The “communitarian” lesson of all this is far from easily drawn. All too often in the academic world in which I live, young women are pressured to engage in sexual acts by people who have power over them, co-eds by their professors, junior faculty by those who will rule on their tenure. A New York colleague of mine damaged more than a student, which is bad enough. He got her a PhD degree (which was relatively easy, because two other members of the committee had mistresses they had to keep happy), and then an assistant professor post. He really got us all abuzz when he refused to leave the room when her tenure was voted on. In short, there is not and never was any doubt in my mind that those who do so abuse others--and academic standards--should be exposed and properly punished. But there should also be a way for someone to clear his or her name, in full. Currently even those who are found not guilty in various hearings are still assumed to be guilty by many in their campus communities.

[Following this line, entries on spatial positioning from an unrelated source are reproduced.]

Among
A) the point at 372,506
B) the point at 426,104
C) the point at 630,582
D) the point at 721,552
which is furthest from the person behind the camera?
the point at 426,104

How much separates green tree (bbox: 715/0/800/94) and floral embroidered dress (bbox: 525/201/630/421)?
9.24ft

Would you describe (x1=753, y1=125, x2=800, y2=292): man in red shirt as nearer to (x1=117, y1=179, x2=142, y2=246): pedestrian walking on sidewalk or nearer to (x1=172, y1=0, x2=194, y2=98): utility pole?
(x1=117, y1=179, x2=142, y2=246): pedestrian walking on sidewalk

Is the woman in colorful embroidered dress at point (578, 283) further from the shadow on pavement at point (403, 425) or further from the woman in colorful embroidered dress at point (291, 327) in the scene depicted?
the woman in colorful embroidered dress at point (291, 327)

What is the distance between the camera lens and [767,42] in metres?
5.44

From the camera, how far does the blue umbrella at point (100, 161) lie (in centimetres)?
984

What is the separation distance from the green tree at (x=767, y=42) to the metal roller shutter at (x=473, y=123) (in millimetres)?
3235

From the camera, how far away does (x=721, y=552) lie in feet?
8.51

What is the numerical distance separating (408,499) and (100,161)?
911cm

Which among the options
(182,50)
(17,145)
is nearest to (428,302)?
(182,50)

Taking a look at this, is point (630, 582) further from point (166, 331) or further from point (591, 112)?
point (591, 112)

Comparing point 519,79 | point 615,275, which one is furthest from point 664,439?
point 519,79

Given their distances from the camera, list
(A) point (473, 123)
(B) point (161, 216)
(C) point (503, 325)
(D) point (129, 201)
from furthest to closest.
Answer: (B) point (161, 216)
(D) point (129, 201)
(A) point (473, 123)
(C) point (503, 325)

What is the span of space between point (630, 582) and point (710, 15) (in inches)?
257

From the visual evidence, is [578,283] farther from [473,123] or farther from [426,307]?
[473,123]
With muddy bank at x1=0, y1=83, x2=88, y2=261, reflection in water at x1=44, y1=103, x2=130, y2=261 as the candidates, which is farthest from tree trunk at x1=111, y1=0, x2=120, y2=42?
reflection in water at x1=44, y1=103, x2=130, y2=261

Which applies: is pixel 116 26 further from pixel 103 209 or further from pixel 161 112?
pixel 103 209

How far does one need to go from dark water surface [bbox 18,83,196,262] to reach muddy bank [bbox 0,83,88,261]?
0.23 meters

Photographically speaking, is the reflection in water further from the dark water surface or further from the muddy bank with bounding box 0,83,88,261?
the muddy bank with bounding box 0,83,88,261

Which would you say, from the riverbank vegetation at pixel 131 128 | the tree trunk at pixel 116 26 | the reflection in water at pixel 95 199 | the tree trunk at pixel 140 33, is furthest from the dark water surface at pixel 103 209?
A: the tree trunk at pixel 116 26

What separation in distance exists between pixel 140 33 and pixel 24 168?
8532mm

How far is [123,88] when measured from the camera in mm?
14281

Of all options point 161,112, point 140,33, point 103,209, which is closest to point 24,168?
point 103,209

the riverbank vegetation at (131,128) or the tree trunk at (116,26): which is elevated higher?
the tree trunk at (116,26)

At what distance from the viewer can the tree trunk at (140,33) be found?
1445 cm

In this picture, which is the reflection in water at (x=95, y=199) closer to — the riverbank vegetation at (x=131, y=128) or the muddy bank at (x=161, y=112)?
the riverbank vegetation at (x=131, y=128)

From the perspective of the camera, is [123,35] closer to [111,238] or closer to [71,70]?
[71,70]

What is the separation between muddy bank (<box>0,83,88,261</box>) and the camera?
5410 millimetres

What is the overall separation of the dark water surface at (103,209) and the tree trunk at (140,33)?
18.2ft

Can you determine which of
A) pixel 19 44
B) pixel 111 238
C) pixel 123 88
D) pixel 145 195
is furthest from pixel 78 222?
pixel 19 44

There must also be some clarification of the code of conduct. A colleague was charged with sexual harassment because a co-ed claimed that he was staring at her through his goggles in a swimming pool. The charge was brought under the rule that harassment can take the form of creating a “hostile environment” and--that what constitutes such an environment is determined by those who declare themselves to be its victims. These kinds of rules are too fungible, and undermine any notion of due process and fairness that should be extended even to old, white males.

Maybe it is impossible to have a close personal relationship with one’s staff or students--without fearing that it might be misunderstood, mischaracterized." (Amitai Etzioni, Amitai Etzioni Notes blog, October 7, 2003; 04:02 PM).